* [Assignment a]
According to the mailing-list post on cpblk, which compiler currently uses the opcode to inline memcpy?

* [Given passage]

[Mono-list] cpblk?
Sergey Chaban
serge@wildwestsoftware.com
Sun, 26 May 2002 04:22:28 +0300
Hello!
> However, how often does this happen?
Not very often, most certainly :-)
As far as I can tell, the opcode is currently used by Managed VC++ to inline memcpy,
if certain optimizations were enabled or if compiler was explicitly instructed to do so
with #pragma intrinsic(memcpy).
I think that another use for cpblk is dynamic code generated at runtime (with Reflection.Emit),
perhaps when size is already known (something similar to self-modifying code often used in the old days).
> When you have small data blocks to be moved (but the size isn't known
> at compile time) it's generally best to "rep movsb" without any additional
> logic. When you have larger blocks, it really pays off to optimize for
> things like DWORD/QWORD alignment, cache prefetching (available in most
> modern CPU architectures). Ideally you have specialized copy/move routines
I totally agreed :-)
All in all, I think it's perfectly correct to implement cpblk with memmove,
but I think that it would be wrong to make any assumptions about its behaviour
(with regard to overlapping blocks), and write code based on these assumptions.
Also not all modern CPUs are x86s ;-)

Image-grounded chart reading data:
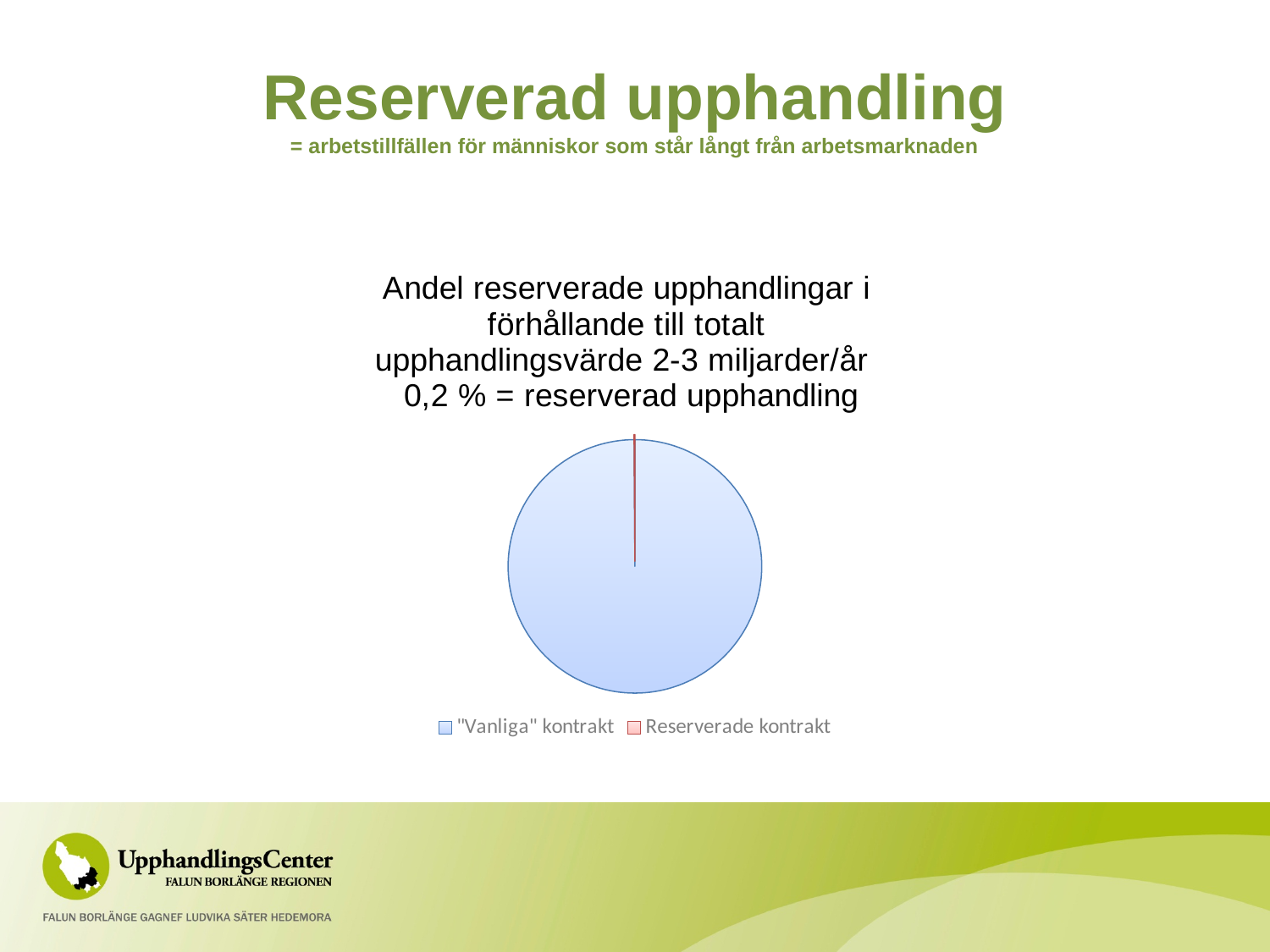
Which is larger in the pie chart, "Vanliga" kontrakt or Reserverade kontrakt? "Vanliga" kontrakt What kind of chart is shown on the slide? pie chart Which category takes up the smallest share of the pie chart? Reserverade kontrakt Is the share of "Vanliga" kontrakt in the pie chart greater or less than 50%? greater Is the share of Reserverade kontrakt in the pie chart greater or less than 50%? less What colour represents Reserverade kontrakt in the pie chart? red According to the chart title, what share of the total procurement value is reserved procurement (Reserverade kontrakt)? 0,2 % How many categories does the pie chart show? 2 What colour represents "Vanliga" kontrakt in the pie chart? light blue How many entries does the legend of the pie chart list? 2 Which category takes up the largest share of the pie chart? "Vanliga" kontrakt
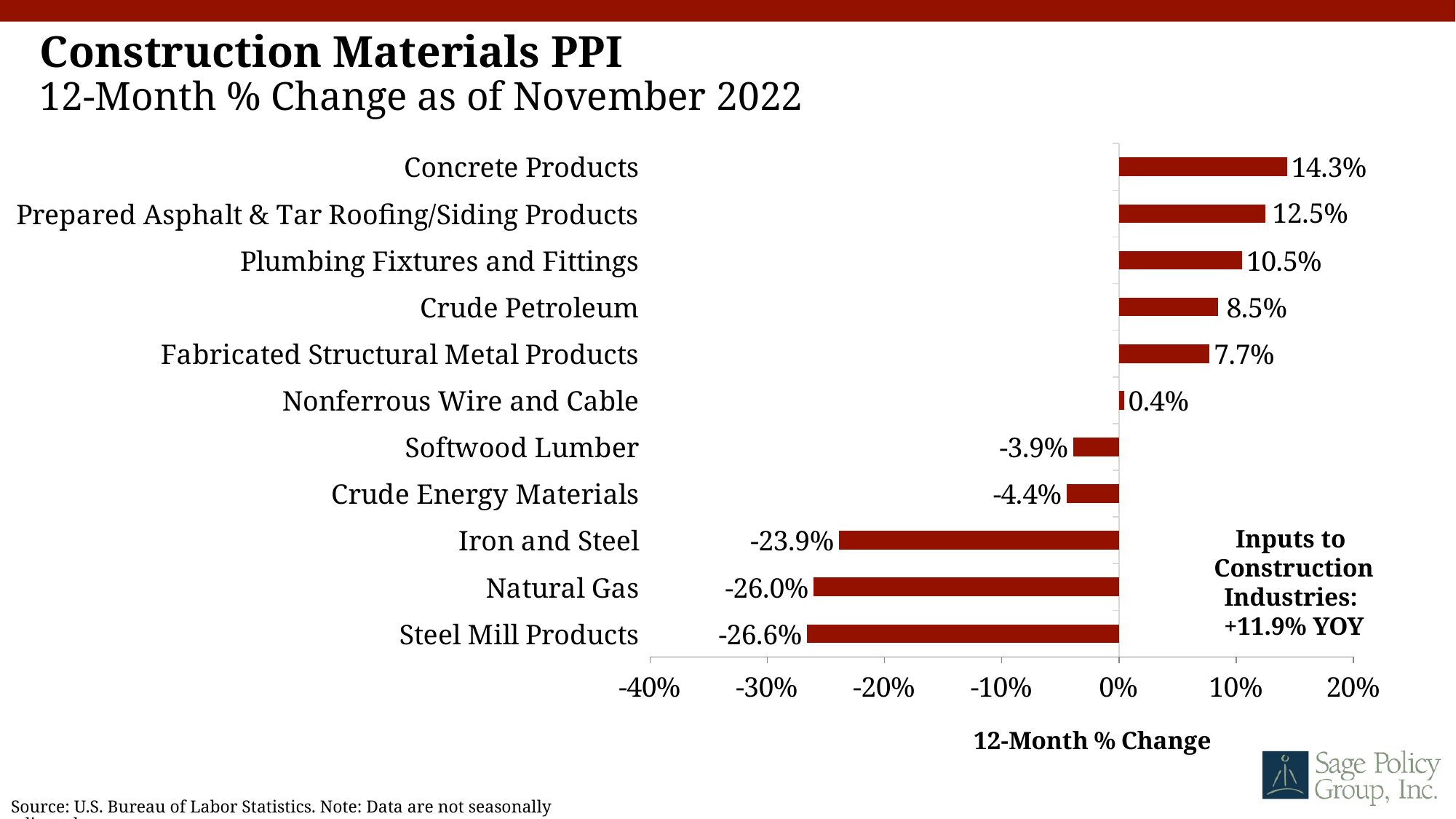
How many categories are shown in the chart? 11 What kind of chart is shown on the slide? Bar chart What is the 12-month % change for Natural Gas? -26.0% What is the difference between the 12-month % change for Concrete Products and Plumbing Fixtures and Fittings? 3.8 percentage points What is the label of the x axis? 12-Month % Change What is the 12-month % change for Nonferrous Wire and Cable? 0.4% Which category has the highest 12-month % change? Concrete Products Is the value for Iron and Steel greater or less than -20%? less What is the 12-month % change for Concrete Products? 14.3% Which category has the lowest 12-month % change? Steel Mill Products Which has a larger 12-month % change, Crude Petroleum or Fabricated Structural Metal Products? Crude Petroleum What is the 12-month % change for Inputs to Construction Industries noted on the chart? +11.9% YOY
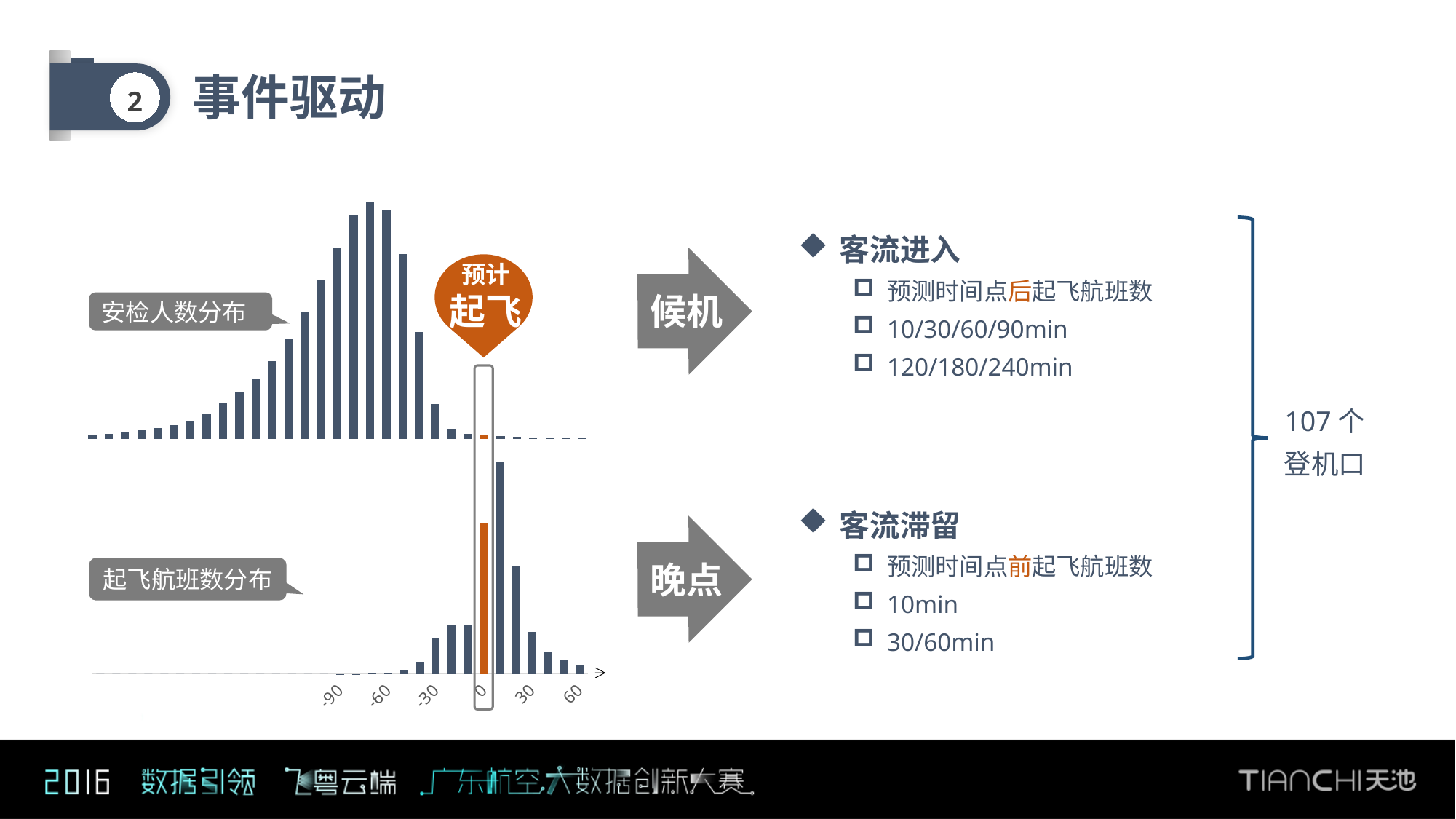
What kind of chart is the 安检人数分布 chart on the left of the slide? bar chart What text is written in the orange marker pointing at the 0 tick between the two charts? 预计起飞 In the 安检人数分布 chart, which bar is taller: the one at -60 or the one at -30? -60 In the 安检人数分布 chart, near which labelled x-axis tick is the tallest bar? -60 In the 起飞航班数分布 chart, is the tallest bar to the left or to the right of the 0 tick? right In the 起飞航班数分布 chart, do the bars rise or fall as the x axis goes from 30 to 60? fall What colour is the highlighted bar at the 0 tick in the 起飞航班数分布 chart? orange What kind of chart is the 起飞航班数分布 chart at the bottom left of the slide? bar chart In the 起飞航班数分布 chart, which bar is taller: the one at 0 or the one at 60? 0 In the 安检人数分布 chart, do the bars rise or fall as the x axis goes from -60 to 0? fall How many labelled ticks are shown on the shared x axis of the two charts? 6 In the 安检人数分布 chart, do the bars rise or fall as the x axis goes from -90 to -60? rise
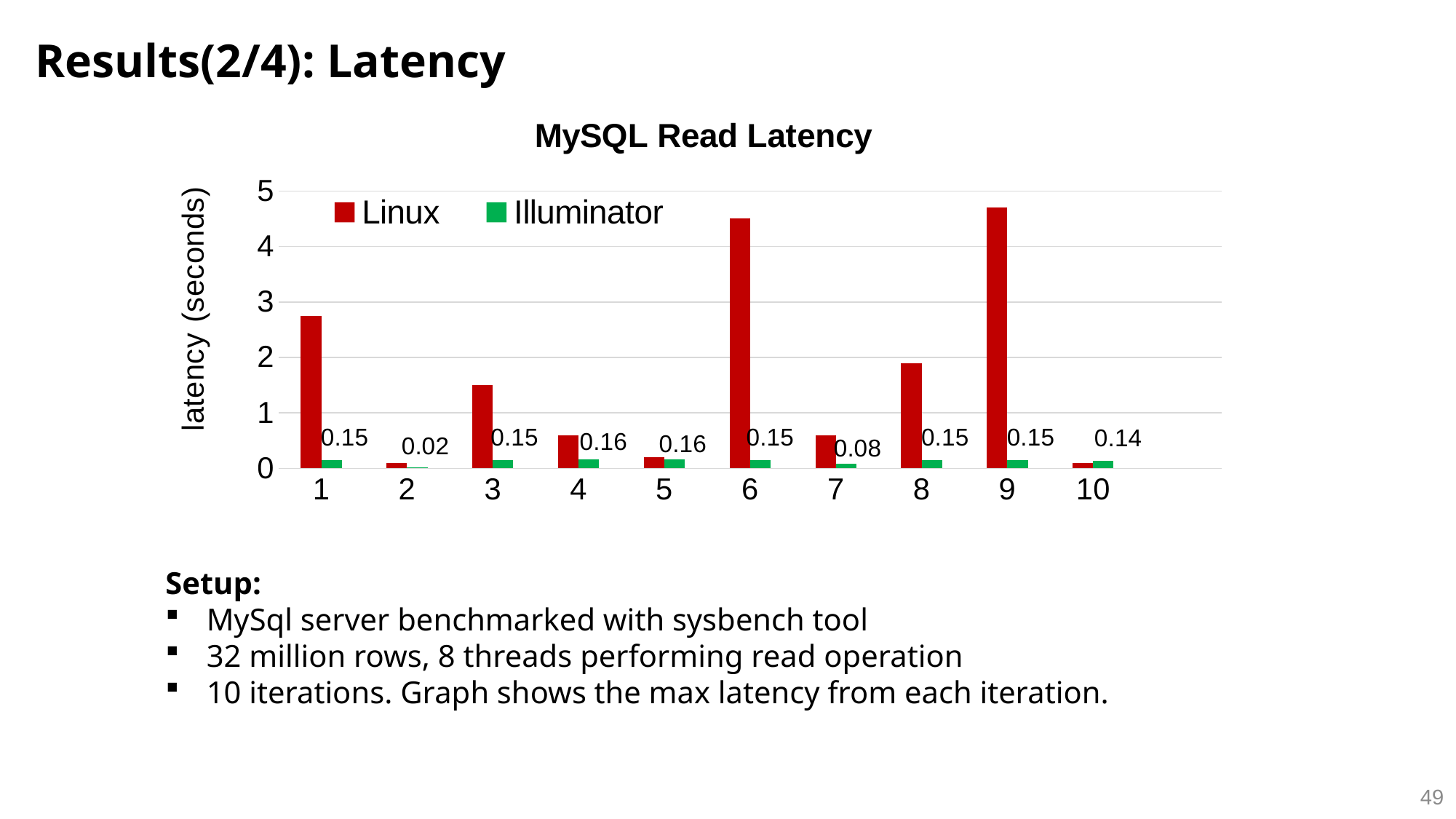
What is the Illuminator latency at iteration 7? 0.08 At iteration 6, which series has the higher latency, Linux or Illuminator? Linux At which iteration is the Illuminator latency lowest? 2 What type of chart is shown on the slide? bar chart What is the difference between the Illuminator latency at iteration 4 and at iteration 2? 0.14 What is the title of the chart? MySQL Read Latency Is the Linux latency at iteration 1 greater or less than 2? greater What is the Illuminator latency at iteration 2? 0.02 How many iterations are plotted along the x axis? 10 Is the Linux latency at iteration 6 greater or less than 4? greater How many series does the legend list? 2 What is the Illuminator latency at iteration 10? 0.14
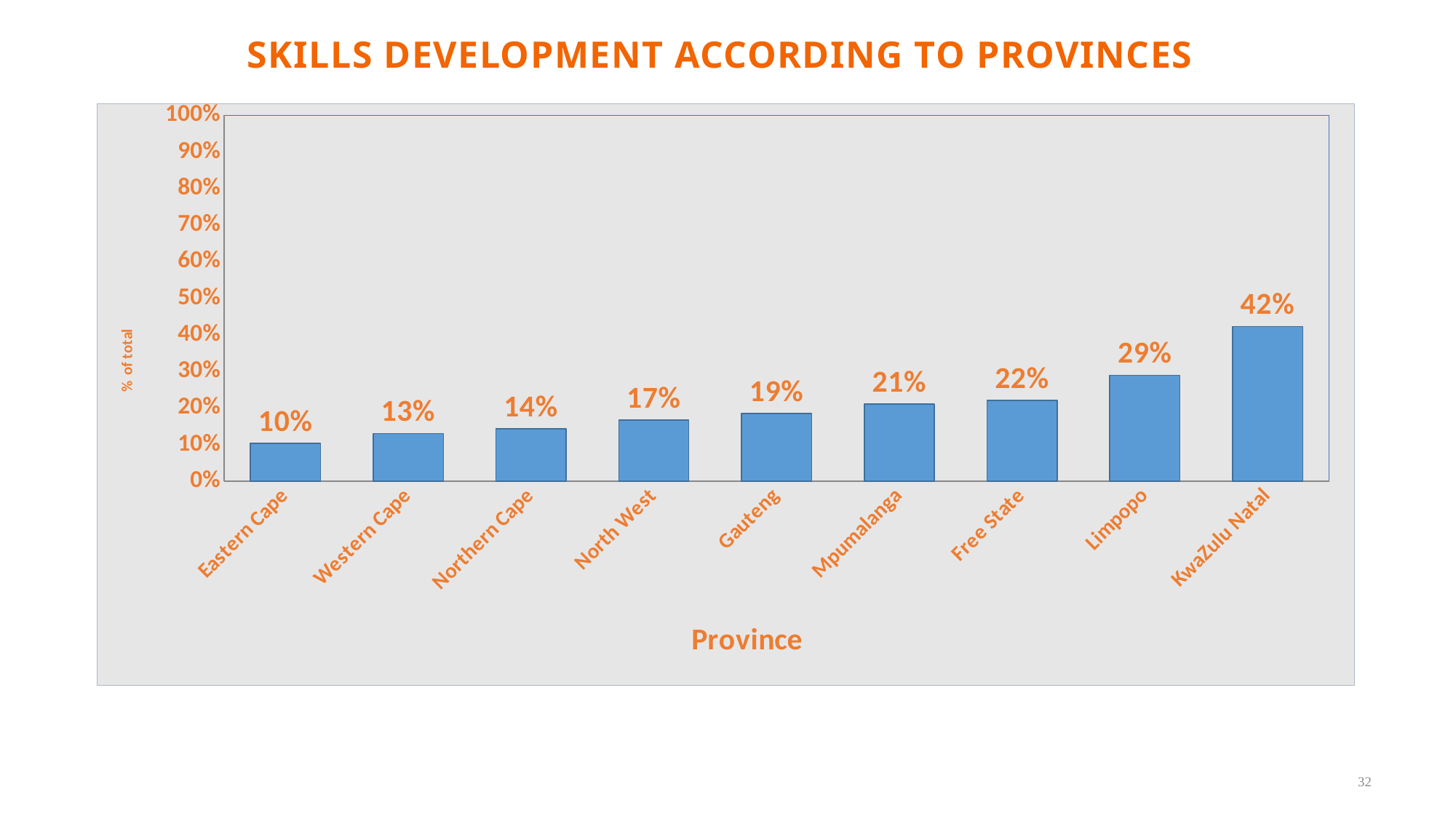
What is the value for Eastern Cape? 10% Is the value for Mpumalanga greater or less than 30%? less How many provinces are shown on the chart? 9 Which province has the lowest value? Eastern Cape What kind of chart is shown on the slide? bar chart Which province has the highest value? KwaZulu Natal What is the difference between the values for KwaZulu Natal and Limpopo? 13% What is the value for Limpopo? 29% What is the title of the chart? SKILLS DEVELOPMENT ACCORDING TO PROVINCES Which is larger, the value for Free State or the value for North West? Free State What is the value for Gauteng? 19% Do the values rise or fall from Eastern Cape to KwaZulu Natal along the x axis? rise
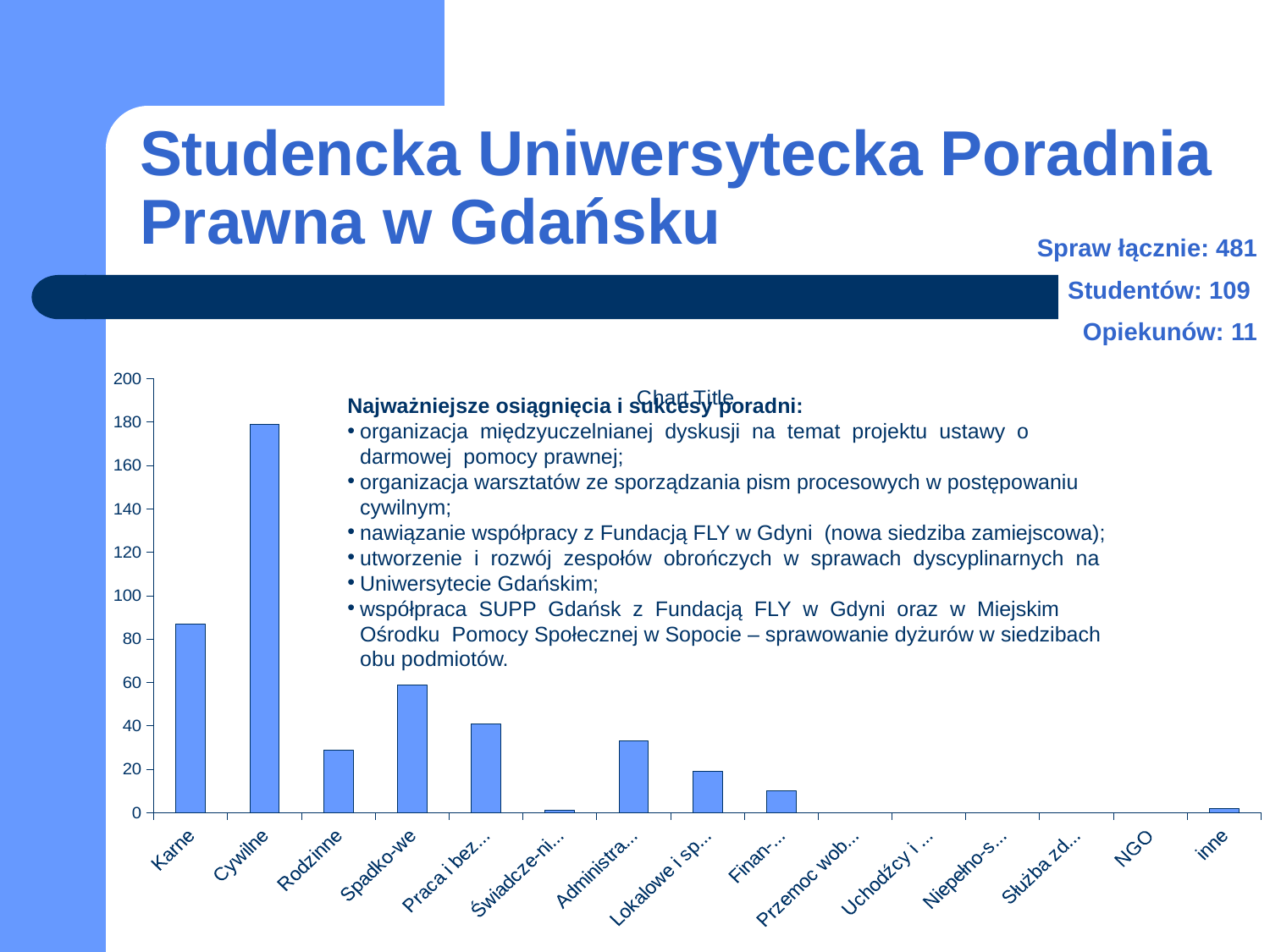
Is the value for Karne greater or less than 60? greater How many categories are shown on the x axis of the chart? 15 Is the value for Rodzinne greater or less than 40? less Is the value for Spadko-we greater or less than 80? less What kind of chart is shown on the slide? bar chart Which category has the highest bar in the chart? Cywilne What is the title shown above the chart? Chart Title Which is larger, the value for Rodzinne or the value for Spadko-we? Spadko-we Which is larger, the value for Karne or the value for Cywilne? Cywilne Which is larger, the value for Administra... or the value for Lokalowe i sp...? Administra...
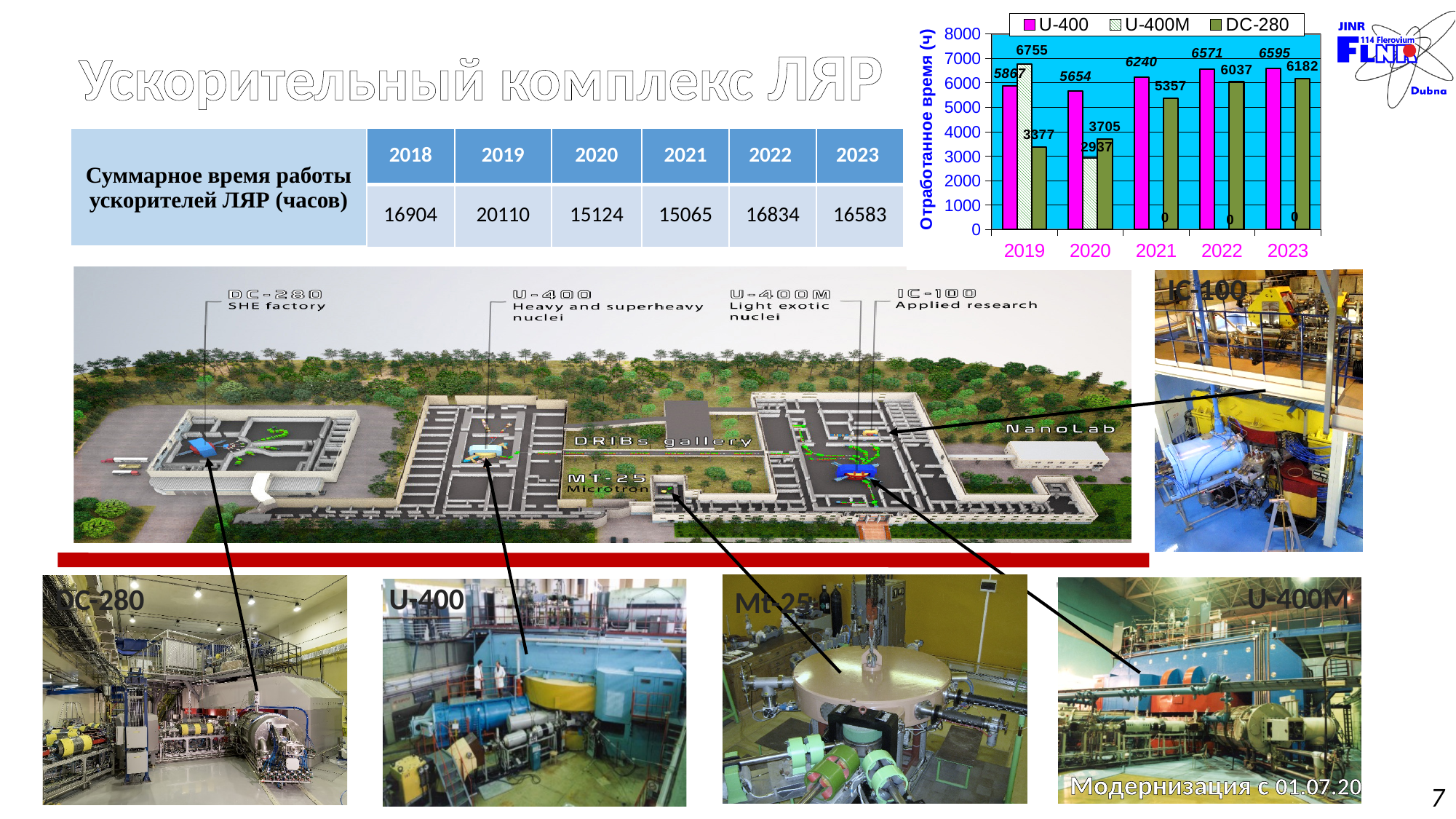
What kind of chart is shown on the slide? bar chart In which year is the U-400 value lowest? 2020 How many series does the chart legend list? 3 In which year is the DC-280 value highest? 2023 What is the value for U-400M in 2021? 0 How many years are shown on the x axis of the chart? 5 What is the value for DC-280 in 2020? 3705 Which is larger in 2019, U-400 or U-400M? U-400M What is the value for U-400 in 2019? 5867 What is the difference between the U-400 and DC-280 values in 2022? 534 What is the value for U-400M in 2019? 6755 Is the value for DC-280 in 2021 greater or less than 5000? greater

* [Assignment b]
List every line of the records above that contains the string "Linux", matching case exactly.

* [Your solution a]
Managed VC++

* [Your solution b]
What is the Illuminator latency at iteration 7? 0.08 At iteration 6, which series has the higher latency, Linux or Illuminator? Linux At which iteration is the Illuminator latency lowest? 2 What type of chart is shown on the slide? bar chart What is the difference between the Illuminator latency at iteration 4 and at iteration 2? 0.14 What is the title of the chart? MySQL Read Latency Is the Linux latency at iteration 1 greater or less than 2? greater What is the Illuminator latency at iteration 2? 0.02 How many iterations are plotted along the x axis? 10 Is the Linux latency at iteration 6 greater or less than 4? greater How many series does the legend list? 2 What is the Illuminator latency at iteration 10? 0.14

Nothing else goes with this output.